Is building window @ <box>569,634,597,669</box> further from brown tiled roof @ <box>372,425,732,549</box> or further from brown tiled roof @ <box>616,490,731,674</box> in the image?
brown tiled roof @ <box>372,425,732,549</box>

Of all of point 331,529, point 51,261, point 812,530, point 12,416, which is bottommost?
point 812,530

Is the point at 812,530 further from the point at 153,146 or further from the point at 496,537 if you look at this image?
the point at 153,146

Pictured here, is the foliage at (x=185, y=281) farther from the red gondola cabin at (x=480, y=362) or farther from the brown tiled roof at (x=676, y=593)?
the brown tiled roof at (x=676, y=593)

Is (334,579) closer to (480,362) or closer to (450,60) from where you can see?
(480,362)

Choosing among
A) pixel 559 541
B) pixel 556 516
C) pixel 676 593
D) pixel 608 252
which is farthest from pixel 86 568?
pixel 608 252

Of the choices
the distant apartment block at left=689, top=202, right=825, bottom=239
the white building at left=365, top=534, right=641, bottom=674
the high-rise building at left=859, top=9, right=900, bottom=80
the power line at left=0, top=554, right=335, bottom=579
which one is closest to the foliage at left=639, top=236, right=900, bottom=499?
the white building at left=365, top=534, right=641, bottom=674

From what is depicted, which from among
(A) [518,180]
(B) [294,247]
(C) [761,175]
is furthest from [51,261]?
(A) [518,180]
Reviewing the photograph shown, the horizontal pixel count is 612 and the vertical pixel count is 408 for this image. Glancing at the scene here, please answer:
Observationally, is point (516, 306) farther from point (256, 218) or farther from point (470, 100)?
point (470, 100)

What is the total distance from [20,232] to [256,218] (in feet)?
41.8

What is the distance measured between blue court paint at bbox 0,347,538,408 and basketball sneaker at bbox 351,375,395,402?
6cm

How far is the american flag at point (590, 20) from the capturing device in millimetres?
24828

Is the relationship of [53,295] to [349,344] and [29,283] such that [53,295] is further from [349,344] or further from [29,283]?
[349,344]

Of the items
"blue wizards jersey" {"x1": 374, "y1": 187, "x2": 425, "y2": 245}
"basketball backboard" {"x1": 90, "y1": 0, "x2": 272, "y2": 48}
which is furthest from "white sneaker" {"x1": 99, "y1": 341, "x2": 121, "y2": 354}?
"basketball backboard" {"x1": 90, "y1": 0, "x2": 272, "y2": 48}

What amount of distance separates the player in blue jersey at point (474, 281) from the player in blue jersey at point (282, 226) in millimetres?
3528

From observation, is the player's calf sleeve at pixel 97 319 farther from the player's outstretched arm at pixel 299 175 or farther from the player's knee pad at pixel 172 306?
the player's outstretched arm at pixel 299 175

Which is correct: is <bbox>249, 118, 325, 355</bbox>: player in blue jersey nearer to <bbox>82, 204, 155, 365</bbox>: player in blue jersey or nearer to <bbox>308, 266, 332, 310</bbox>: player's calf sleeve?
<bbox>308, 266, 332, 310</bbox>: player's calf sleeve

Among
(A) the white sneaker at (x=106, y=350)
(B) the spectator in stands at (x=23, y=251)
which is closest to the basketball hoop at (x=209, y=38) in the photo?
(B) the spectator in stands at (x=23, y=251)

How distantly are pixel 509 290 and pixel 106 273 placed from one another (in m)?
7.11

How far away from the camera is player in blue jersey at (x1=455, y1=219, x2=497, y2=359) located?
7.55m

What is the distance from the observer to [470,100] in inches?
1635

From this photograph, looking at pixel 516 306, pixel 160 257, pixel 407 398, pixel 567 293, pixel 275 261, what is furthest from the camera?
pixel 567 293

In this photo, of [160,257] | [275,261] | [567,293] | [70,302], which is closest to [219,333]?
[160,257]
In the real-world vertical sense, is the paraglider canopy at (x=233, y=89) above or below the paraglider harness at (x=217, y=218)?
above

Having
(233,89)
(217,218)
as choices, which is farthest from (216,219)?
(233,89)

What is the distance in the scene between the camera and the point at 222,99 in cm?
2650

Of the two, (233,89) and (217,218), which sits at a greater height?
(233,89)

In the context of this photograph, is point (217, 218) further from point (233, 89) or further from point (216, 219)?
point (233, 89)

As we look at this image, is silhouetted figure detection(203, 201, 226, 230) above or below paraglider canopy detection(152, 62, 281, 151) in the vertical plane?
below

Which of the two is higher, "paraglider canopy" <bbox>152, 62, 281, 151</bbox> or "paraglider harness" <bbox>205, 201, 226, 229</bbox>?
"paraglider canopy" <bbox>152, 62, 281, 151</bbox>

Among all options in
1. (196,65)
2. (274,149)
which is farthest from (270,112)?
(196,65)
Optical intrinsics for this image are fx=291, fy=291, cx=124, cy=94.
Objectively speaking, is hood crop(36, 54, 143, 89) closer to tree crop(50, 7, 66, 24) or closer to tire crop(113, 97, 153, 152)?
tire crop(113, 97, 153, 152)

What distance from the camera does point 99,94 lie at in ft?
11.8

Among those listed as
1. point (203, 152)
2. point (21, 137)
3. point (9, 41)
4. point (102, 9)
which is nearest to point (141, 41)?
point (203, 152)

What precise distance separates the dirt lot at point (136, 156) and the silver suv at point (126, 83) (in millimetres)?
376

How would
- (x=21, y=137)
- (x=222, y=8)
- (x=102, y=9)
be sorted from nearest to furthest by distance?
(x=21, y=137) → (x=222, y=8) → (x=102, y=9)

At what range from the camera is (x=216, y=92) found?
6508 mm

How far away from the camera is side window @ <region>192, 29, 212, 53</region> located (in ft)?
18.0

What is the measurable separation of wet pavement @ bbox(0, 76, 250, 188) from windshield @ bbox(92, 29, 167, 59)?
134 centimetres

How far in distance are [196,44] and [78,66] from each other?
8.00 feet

# # # # #

**TASK TO COMPLETE:**
Format every line of the material as a JSON list of strings, one string per line, and omit the blank lines.

**WRITTEN SOLUTION:**
[
  "Is building window @ <box>569,634,597,669</box> further from brown tiled roof @ <box>372,425,732,549</box> or further from brown tiled roof @ <box>616,490,731,674</box> in the image?",
  "brown tiled roof @ <box>372,425,732,549</box>",
  "Of all of point 331,529, point 51,261, point 812,530, point 12,416, which is bottommost?",
  "point 812,530",
  "Is the point at 812,530 further from the point at 153,146 or further from the point at 496,537 if you look at this image?",
  "the point at 153,146",
  "Pictured here, is the foliage at (x=185, y=281) farther from the red gondola cabin at (x=480, y=362) or farther from the brown tiled roof at (x=676, y=593)?",
  "the brown tiled roof at (x=676, y=593)",
  "Is (334,579) closer to (480,362) or closer to (450,60) from where you can see?",
  "(480,362)",
  "Choosing among",
  "A) pixel 559 541",
  "B) pixel 556 516",
  "C) pixel 676 593",
  "D) pixel 608 252",
  "which is farthest from pixel 86 568?",
  "pixel 608 252",
  "Of the choices",
  "the distant apartment block at left=689, top=202, right=825, bottom=239",
  "the white building at left=365, top=534, right=641, bottom=674",
  "the high-rise building at left=859, top=9, right=900, bottom=80",
  "the power line at left=0, top=554, right=335, bottom=579",
  "which one is closest to the foliage at left=639, top=236, right=900, bottom=499?",
  "the white building at left=365, top=534, right=641, bottom=674",
  "From what is depicted, which from among",
  "(A) [518,180]",
  "(B) [294,247]",
  "(C) [761,175]",
  "is furthest from [51,261]?",
  "(A) [518,180]",
  "Reviewing the photograph shown, the horizontal pixel count is 612 and the vertical pixel count is 408 for this image. Glancing at the scene here, please answer:",
  "Observationally, is point (516, 306) farther from point (256, 218) or farther from point (470, 100)?",
  "point (470, 100)",
  "What is the total distance from [20,232] to [256,218] (in feet)?",
  "41.8",
  "What is the distance measured between blue court paint at bbox 0,347,538,408 and basketball sneaker at bbox 351,375,395,402?",
  "6cm",
  "How far is the american flag at point (590, 20) from the capturing device in millimetres?",
  "24828",
  "Is the relationship of [53,295] to [349,344] and [29,283] such that [53,295] is further from [349,344] or further from [29,283]?",
  "[349,344]",
  "Of the items",
  "\"blue wizards jersey\" {\"x1\": 374, \"y1\": 187, \"x2\": 425, \"y2\": 245}",
  "\"basketball backboard\" {\"x1\": 90, \"y1\": 0, \"x2\": 272, \"y2\": 48}",
  "which is furthest from \"white sneaker\" {\"x1\": 99, \"y1\": 341, \"x2\": 121, \"y2\": 354}?",
  "\"basketball backboard\" {\"x1\": 90, \"y1\": 0, \"x2\": 272, \"y2\": 48}",
  "What amount of distance separates the player in blue jersey at point (474, 281) from the player in blue jersey at point (282, 226) in millimetres?",
  "3528",
  "From observation, is the player's calf sleeve at pixel 97 319 farther from the player's outstretched arm at pixel 299 175 or farther from the player's knee pad at pixel 172 306?",
  "the player's outstretched arm at pixel 299 175",
  "Which is correct: is <bbox>249, 118, 325, 355</bbox>: player in blue jersey nearer to <bbox>82, 204, 155, 365</bbox>: player in blue jersey or nearer to <bbox>308, 266, 332, 310</bbox>: player's calf sleeve?",
  "<bbox>308, 266, 332, 310</bbox>: player's calf sleeve",
  "Among",
  "(A) the white sneaker at (x=106, y=350)",
  "(B) the spectator in stands at (x=23, y=251)",
  "which is closest to the basketball hoop at (x=209, y=38) in the photo?",
  "(B) the spectator in stands at (x=23, y=251)",
  "How distantly are pixel 509 290 and pixel 106 273 placed from one another (in m)?",
  "7.11",
  "How far away from the camera is player in blue jersey at (x1=455, y1=219, x2=497, y2=359) located?",
  "7.55m",
  "What is the distance from the observer to [470,100] in inches?",
  "1635",
  "From this photograph, looking at pixel 516 306, pixel 160 257, pixel 407 398, pixel 567 293, pixel 275 261, what is furthest from the camera?",
  "pixel 567 293",
  "In this photo, of [160,257] | [275,261] | [567,293] | [70,302], which is closest to [219,333]?",
  "[160,257]",
  "In the real-world vertical sense, is the paraglider canopy at (x=233, y=89) above or below the paraglider harness at (x=217, y=218)?",
  "above",
  "Having",
  "(233,89)",
  "(217,218)",
  "as choices, which is farthest from (216,219)?",
  "(233,89)",
  "What is the distance in the scene between the camera and the point at 222,99 in cm?",
  "2650",
  "Of the two, (233,89) and (217,218), which sits at a greater height?",
  "(233,89)",
  "In the context of this photograph, is point (217, 218) further from point (233, 89) or further from point (216, 219)?",
  "point (233, 89)",
  "As we look at this image, is silhouetted figure detection(203, 201, 226, 230) above or below paraglider canopy detection(152, 62, 281, 151) in the vertical plane?",
  "below",
  "Which of the two is higher, \"paraglider canopy\" <bbox>152, 62, 281, 151</bbox> or \"paraglider harness\" <bbox>205, 201, 226, 229</bbox>?",
  "\"paraglider canopy\" <bbox>152, 62, 281, 151</bbox>",
  "Among all options in",
  "1. (196,65)",
  "2. (274,149)",
  "which is farthest from (270,112)?",
  "(196,65)",
  "Optical intrinsics for this image are fx=291, fy=291, cx=124, cy=94.",
  "Objectively speaking, is hood crop(36, 54, 143, 89) closer to tree crop(50, 7, 66, 24) or closer to tire crop(113, 97, 153, 152)?",
  "tire crop(113, 97, 153, 152)",
  "What distance from the camera does point 99,94 lie at in ft?",
  "11.8",
  "Among those listed as",
  "1. point (203, 152)",
  "2. point (21, 137)",
  "3. point (9, 41)",
  "4. point (102, 9)",
  "which is nearest to point (141, 41)?",
  "point (203, 152)",
  "What precise distance separates the dirt lot at point (136, 156) and the silver suv at point (126, 83) (in millimetres)?",
  "376",
  "How would",
  "- (x=21, y=137)",
  "- (x=222, y=8)",
  "- (x=102, y=9)",
  "be sorted from nearest to furthest by distance?",
  "(x=21, y=137) → (x=222, y=8) → (x=102, y=9)",
  "At what range from the camera is (x=216, y=92) found?",
  "6508 mm",
  "How far away from the camera is side window @ <region>192, 29, 212, 53</region> located (in ft)?",
  "18.0",
  "What is the measurable separation of wet pavement @ bbox(0, 76, 250, 188) from windshield @ bbox(92, 29, 167, 59)?",
  "134 centimetres",
  "How far in distance are [196,44] and [78,66] from each other?",
  "8.00 feet"
]